Task description »
Look at the data below and print exactly the lines from its first line through the line with "New Zealand, site"; the pictures stay out of the copy.

________________

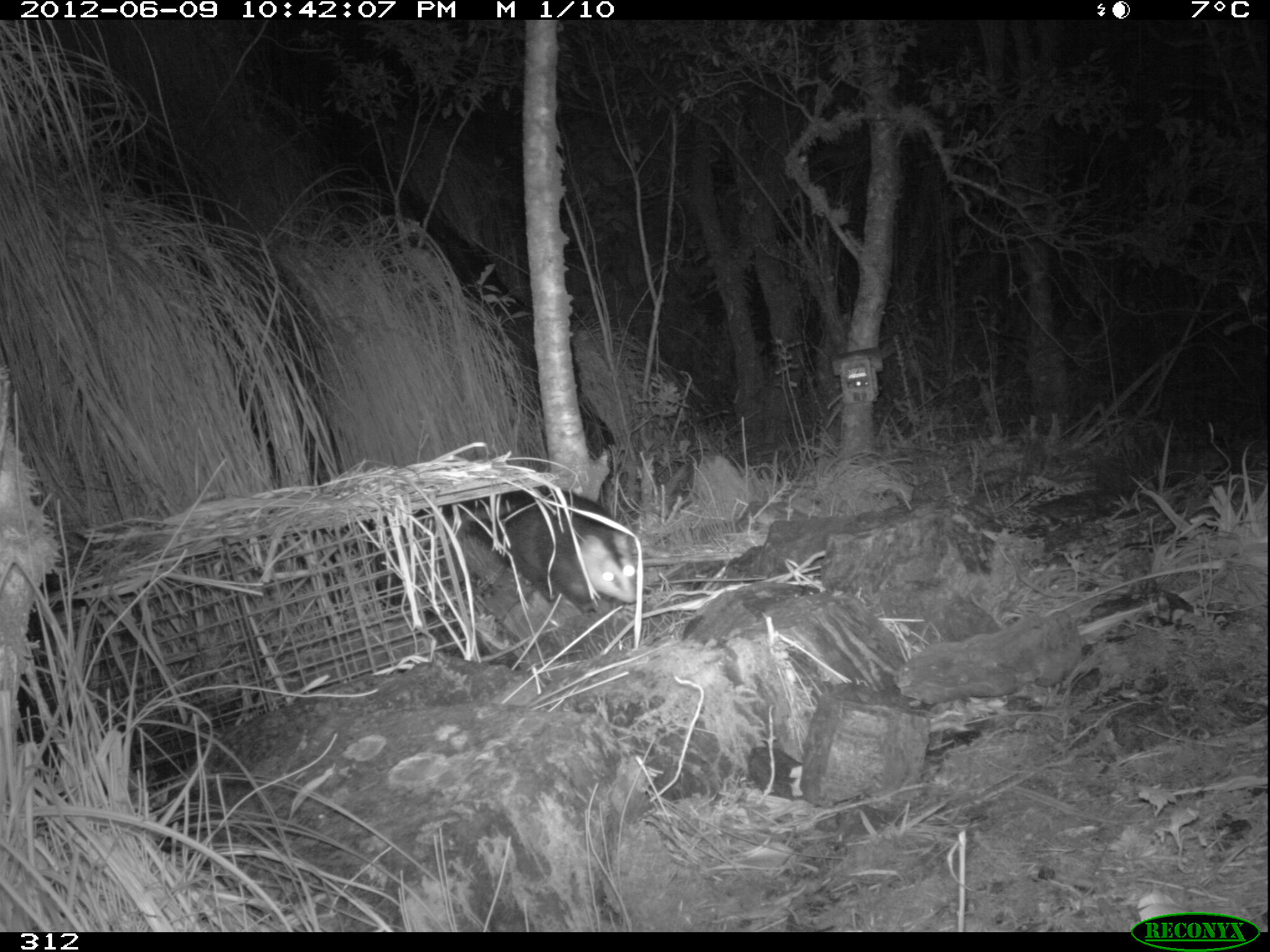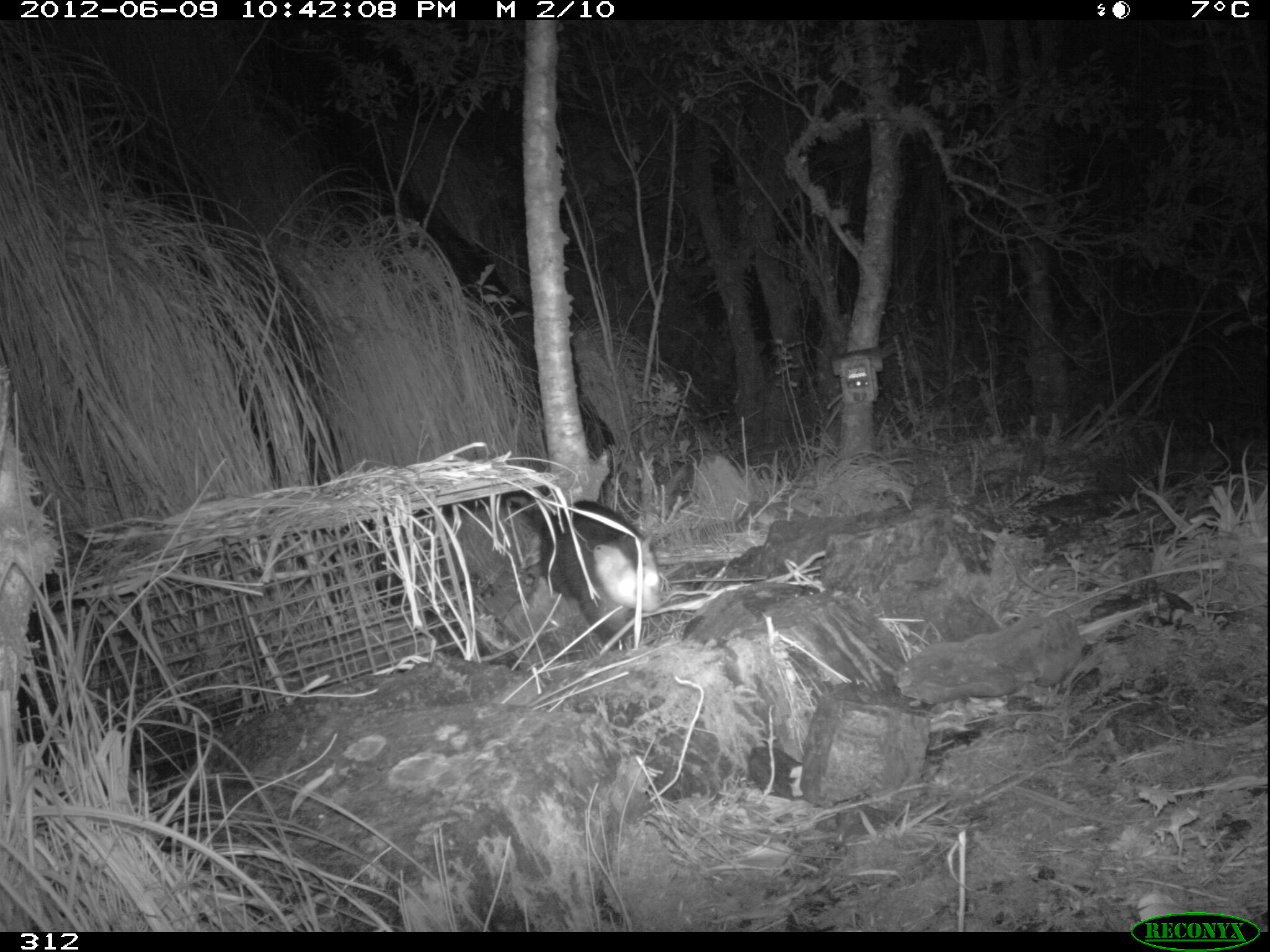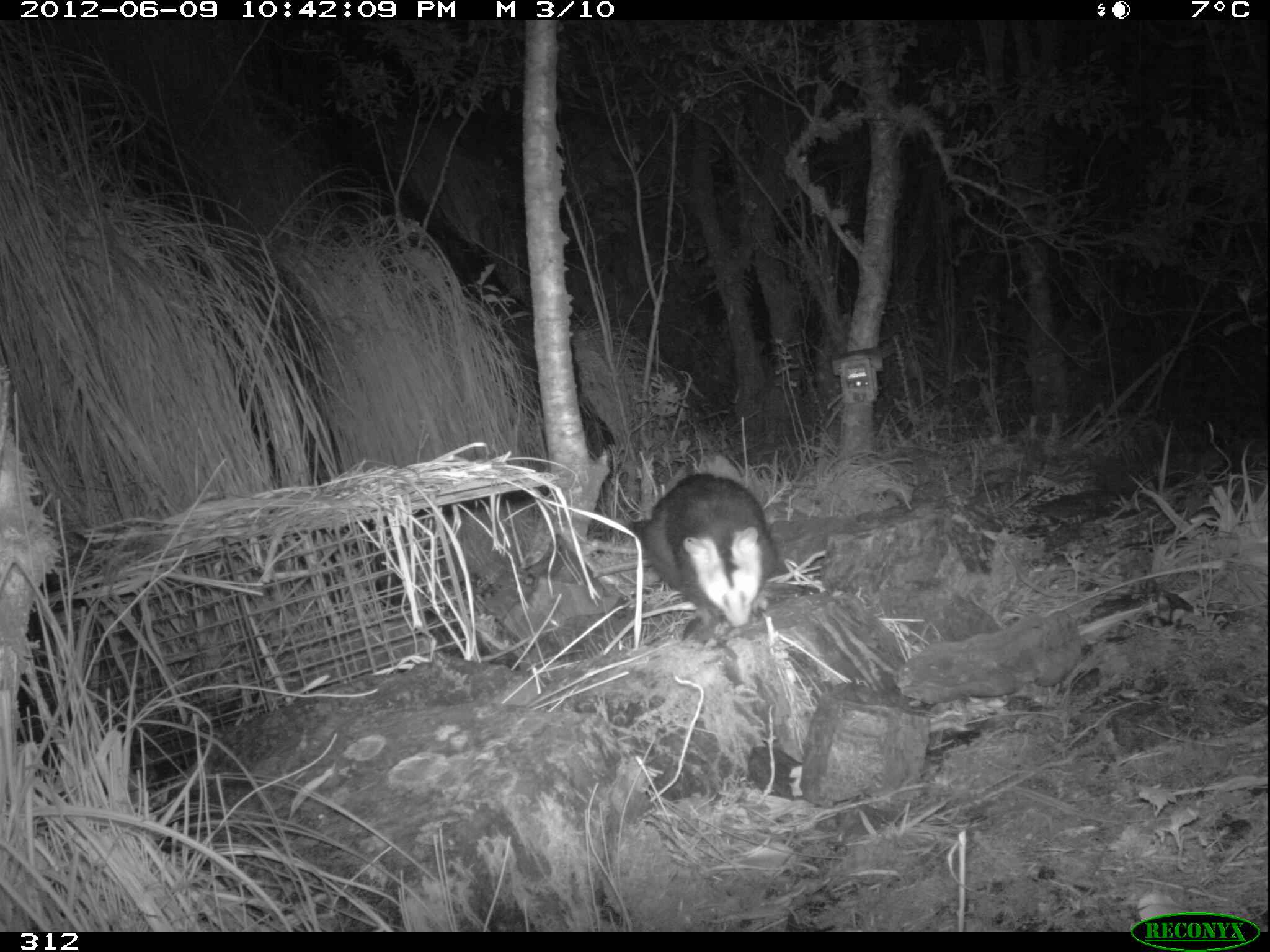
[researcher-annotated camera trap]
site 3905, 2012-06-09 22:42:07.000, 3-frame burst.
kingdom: Animalia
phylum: Chordata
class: Mammalia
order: Didelphimorphia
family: Didelphidae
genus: Didelphis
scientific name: Didelphis pernigra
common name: andean white-eared opossum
Didelphis pernigra (andean white-eared opossum).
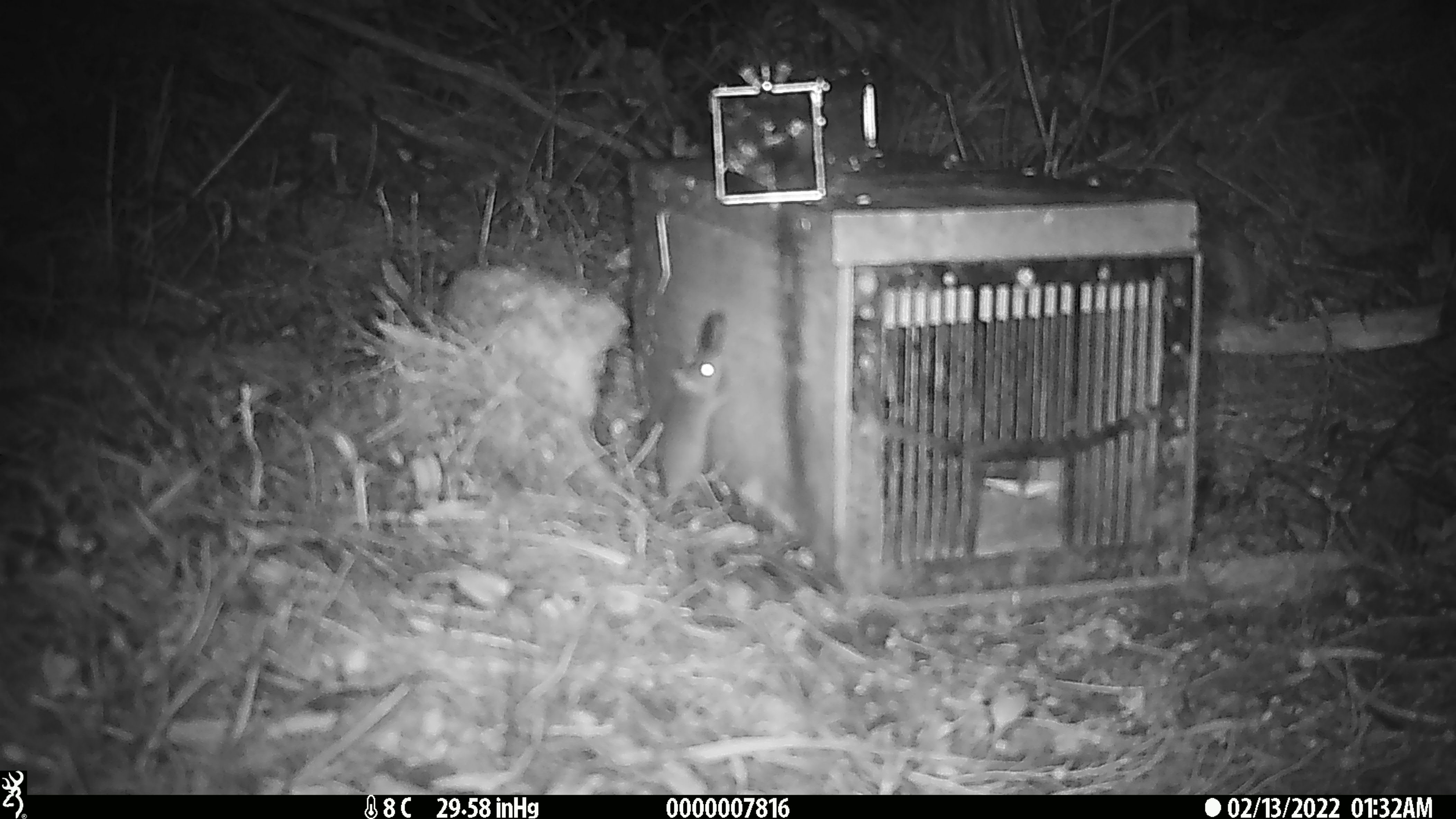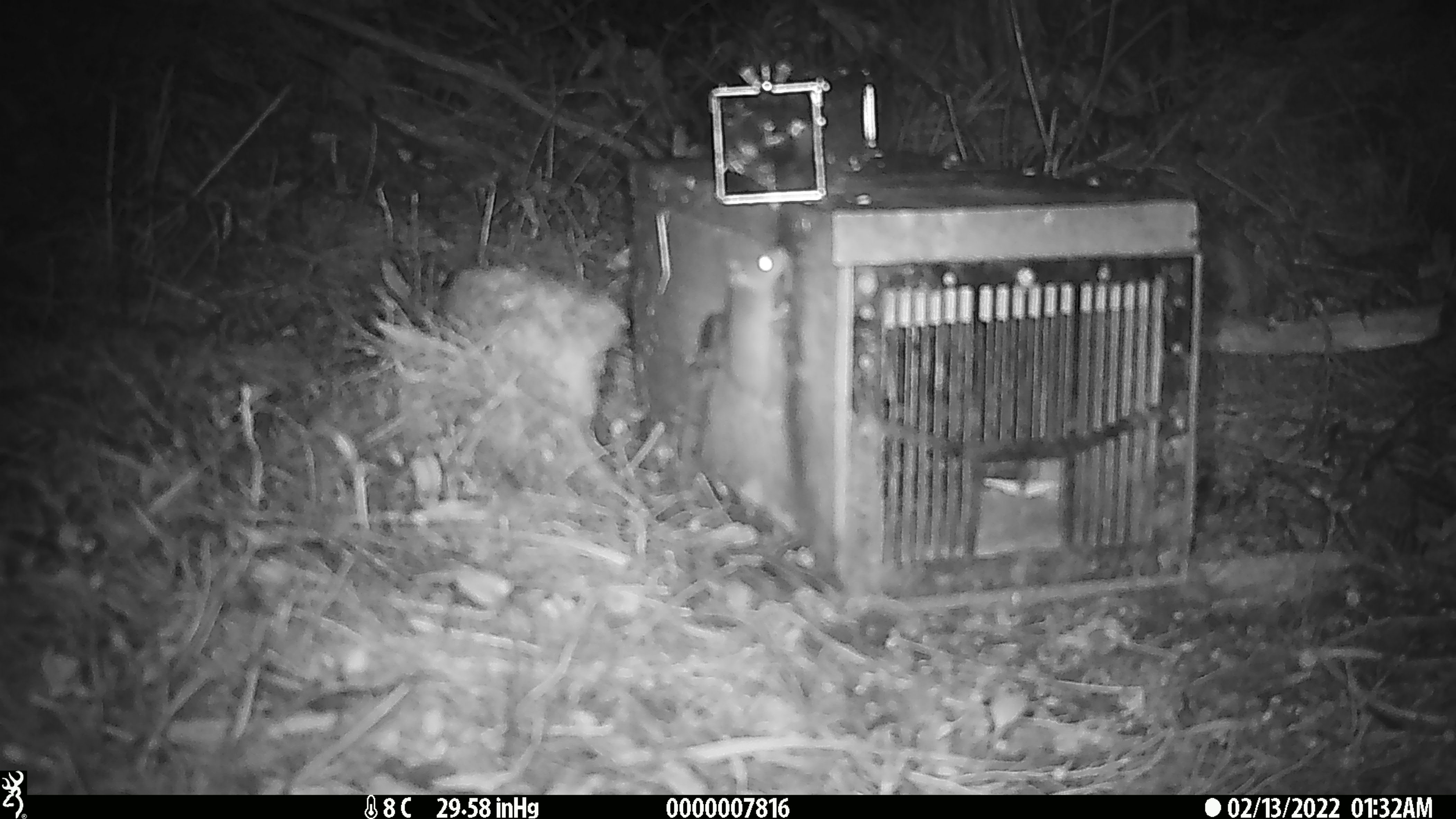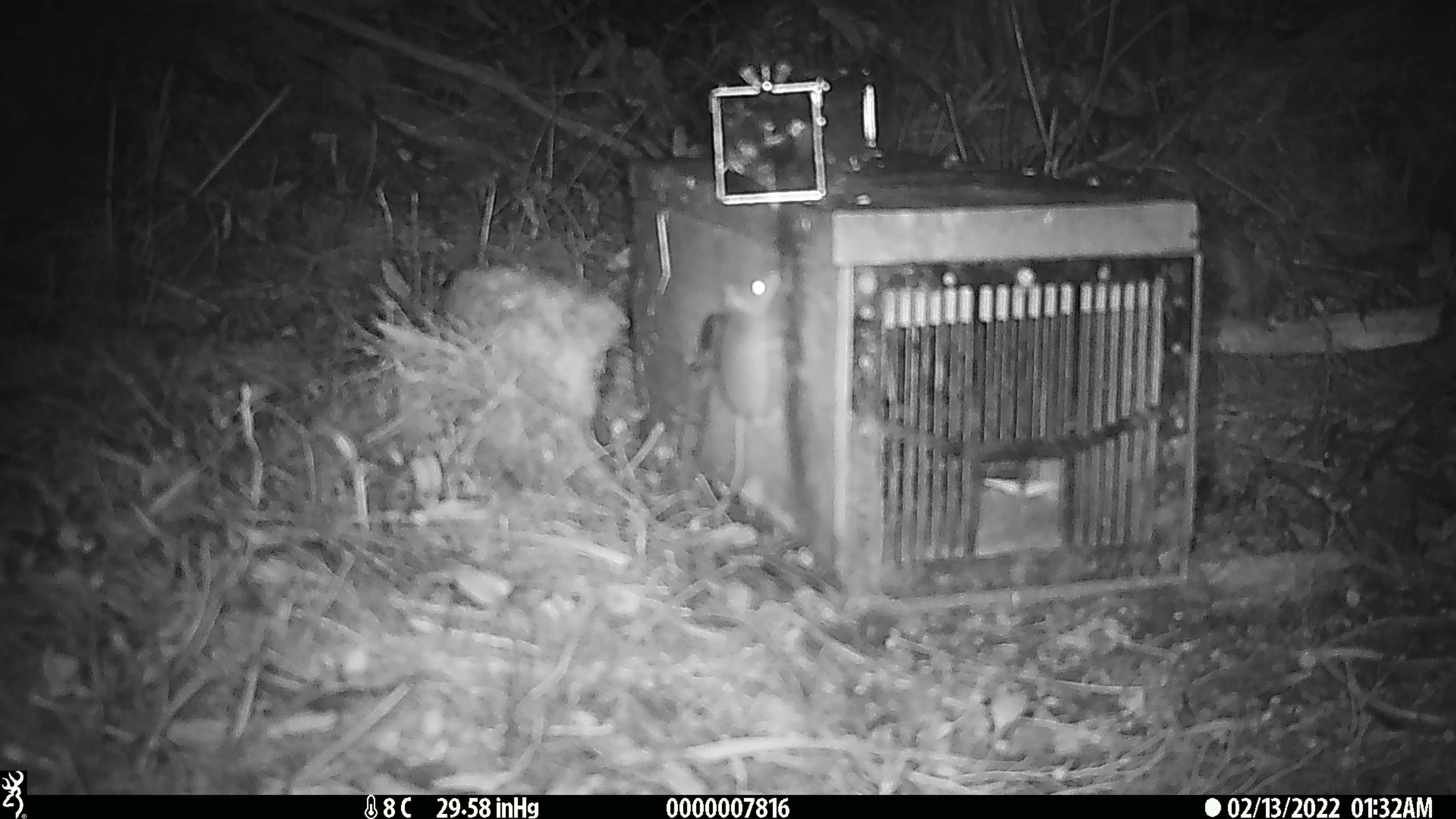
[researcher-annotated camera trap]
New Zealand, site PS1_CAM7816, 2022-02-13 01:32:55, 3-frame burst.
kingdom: Animalia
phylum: Chordata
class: Mammalia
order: Rodentia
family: Muridae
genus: Mus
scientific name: Mus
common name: mouse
Mouse (Mus).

________________

Task answer »
[researcher-annotated camera trap]
site 3905, 2012-06-09 22:42:07.000, 3-frame burst.
kingdom: Animalia
phylum: Chordata
class: Mammalia
order: Didelphimorphia
family: Didelphidae
genus: Didelphis
scientific name: Didelphis pernigra
common name: andean white-eared opossum
Didelphis pernigra (andean white-eared opossum).
[researcher-annotated camera trap]
New Zealand, site PS1_CAM7816, 2022-02-13 01:32:55, 3-frame burst.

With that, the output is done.